As I said right after presentation many will look at it with different eyes the next day and if you get the full picture regardless of if that Cybertruck will be a best seller or niche product. The key point is that Tesla has challenges everybody else with range and price and this will move into all other models over time and is something consumers are very sensitive about.
 
They are not. They are at the expense of what you believe to be the one and only acceptable norm of aesthetics.

Straight panels, glass, metal and straight angles are perfectly aesthetic for the most expensive consumer product you can buy, homes:

Bauhaus-Japanese-Design-Kedem-Shinar-01-1-Kindesign.jpg

Why shouldn't it be fine for the second most expensive consumer product, cars?

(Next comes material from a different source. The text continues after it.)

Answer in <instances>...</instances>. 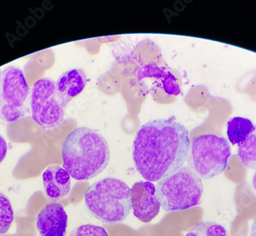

Imagine a world where you could only buy round homes:

round-home.jpeg

There's plenty of space for both styles.

You just have get used to it.

There is always time to warm up to a design, and honestly I warmed up to the Model 3. But I did not gag on my food when I saw the Model 3 like I did with the CyberTruck.

I don't believe in a norm of aesthetics. There are lots of different styles in design. If you take one particular area of design, you might have good and bad examples of it. To use the architecture analogy, the CyberTruck is a modern take on Brutalism. Brutalism is ugly to most people. Personally I like it, but I still find it ugly... I like that it is interesting and different. I like the dark, moody atmosphere it brings. Brutalistic buildings look like they belong in a zombie apocalypse. But Brutalism is a long way down the list in terms of my favourite architecture styles. Brutalism is deliberately cold, harsh, brutal... in this way it is deliberately ugly.

As someone else said here - its a pickup - its meant to be ugly.

They are right - its meant to be ugly in the same way as Brutalism. The design is objectively ugly (not just subjectively ugly to me). Elon set out to create something divisive as he warned, but I think a good measure of success is how many people like or dislike the design. I'm guessing in the wider public 1 out of 20 will like it. It's probably enough to sell quite a few of them still, but not enough to challenge the pickup market in any serious way. To me it's a wasted chance to put out something more generally likeable and really accelerate the EV transition. Such a niche design.